Le mois de mai est achevé, les salves des feux d’artifices se sont tues, le pays et le monde ont célébré le Jour de la Victoire. Fête des anciens combattants, des travailleurs des arrières, de tout notre peuple et des autres peuples vainqueurs. Défilé majestueux sur la place Rouge, dépôt de gerbes sur la tombe du Soldat Inconnu. À nouveau – non seulement en Russie mais dans beaucoup d’autres pays également – des marches du régiment Immortel, initiative citoyenne qui a acquis une ampleur véritablement mondiale. Ces marches ont réuni des centaines de milliers de Russes, compatriotes et citoyens d’autres pays : tous ceux pour qui est chère la mémoire de la Victoire et de ceux qui l’ont rendue possible.

Une autre date approche, celle du 22 juin, journée de mémoire et de deuil pour commémorer ceux qui sont morts dans la Grande Guerre patriotique. Nous nous souviendrons de ceux qui sont tombés au combat, ont été torturés à mort en captivité et dans des camps de concentration, ceux qui sont morts de faim et dans les conditions invivables des temps de guerre. Les préparatifs des célébrations du 75e anniversaire de la Victoire l’année prochaine commencent déjà, elles seront certainement organisées à la hauteur de l’exploit et de la grandeur d’esprit de tous les héros de cette guerre. Et tout cela amène à se poser une question : que signifie la date du 9 mai pour les peuples qui étaient menacés d’extermination, et pourquoi certaines personnes n’apprécient-elles pas tellement cette fête ?

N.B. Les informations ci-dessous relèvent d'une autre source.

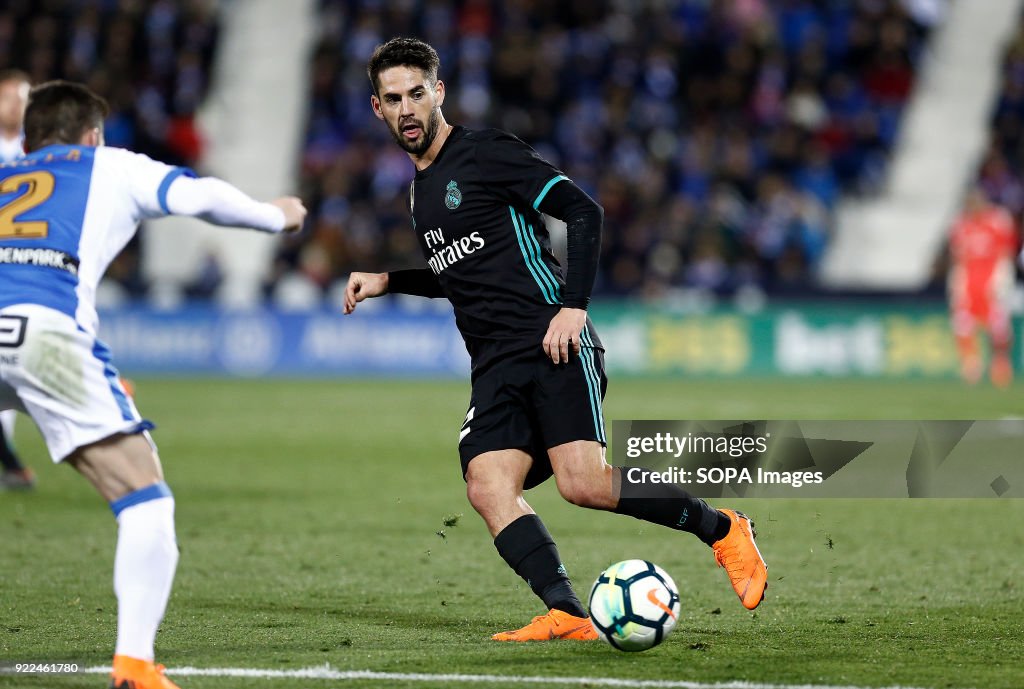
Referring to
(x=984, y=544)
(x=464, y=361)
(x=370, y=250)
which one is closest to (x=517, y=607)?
(x=984, y=544)

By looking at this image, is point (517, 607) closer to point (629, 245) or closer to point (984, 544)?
point (984, 544)

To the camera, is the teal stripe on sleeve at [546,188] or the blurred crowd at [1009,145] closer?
the teal stripe on sleeve at [546,188]

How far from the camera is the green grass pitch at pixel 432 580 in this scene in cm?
461

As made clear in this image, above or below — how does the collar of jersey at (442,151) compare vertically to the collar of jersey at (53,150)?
above

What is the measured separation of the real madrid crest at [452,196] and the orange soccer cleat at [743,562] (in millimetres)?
1435

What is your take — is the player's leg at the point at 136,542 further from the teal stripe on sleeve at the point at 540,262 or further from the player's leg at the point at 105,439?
the teal stripe on sleeve at the point at 540,262

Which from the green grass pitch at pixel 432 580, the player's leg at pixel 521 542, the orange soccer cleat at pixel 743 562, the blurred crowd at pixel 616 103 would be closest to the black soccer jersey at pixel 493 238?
the player's leg at pixel 521 542

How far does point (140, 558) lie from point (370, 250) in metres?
16.1

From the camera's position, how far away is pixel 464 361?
62.2 ft

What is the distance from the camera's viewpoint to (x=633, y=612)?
4.70m

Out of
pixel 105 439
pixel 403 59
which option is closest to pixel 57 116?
pixel 105 439

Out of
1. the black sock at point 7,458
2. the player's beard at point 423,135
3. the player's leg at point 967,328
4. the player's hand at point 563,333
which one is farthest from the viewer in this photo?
the player's leg at point 967,328

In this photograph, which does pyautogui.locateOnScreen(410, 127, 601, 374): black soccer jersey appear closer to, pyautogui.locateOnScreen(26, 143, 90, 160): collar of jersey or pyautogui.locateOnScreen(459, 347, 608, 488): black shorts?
pyautogui.locateOnScreen(459, 347, 608, 488): black shorts

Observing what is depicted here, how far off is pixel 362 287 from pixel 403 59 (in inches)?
34.5
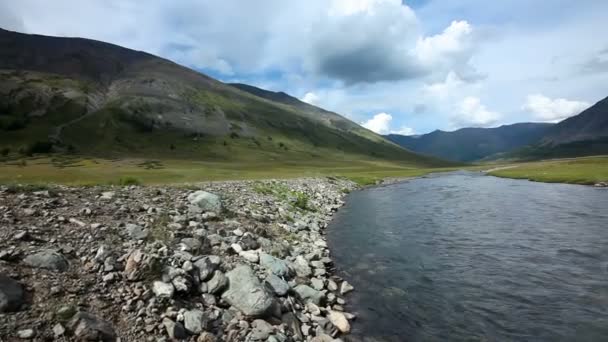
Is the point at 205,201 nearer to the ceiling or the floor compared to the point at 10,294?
nearer to the ceiling

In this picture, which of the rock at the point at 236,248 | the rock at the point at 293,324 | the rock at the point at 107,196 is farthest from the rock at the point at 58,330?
the rock at the point at 107,196

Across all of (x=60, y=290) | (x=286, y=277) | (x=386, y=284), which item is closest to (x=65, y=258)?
(x=60, y=290)

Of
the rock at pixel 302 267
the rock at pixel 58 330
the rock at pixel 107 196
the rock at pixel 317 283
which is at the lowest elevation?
the rock at pixel 317 283

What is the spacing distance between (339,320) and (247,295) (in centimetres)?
373

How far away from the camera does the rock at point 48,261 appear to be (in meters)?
10.3

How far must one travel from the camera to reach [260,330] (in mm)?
10656

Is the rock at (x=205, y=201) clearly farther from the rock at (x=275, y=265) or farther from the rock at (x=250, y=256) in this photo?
the rock at (x=275, y=265)

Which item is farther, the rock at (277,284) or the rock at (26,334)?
the rock at (277,284)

Pour moi, en tant que personne de la première génération d’après-guerre qui a grandi sur fond de récits d’anciens combattants, d’histoires familiales à propos de la guerre, les réponses à ces questions sont évidentes. Les peuples de l’Union soviétique et d’autres pays ont été la cible de l’idéologie nazie haineuse et misanthrope, puis ils ont été victimes d’une agression de la part de la machine militaire la plus puissante de l’époque, bien organisée et motivée. Au prix d’un terrible sacrifice, l’URSS a apporté une contribution décisive à la défaite de l’Allemagne hitlérienne et libéré l’Europe de la peste fasciste, de concert avec ses alliés. La victoire a jeté les bases de l’ordre mondial d’après-guerre fondé sur les principes de sécurité collective et de coopération entre les pays, ayant ouvert la voie à la création de l’ONU. Tels sont les faits.

Et pourtant, la mémoire de la Victoire n’est malheureusement pas sacrée pour tous. Il est regrettable de constater qu’en Russie aussi certains ont repris les mythes propagés par ceux qui souhaitent ensevelir cette mémoire et qui considèrent que le temps est venu de renoncer à célébrer solennellement la journée de la Victoire. Plus les années anniversaires nous éloignent de la date historique, plus fréquentes se font les manifestations d’oubli historique.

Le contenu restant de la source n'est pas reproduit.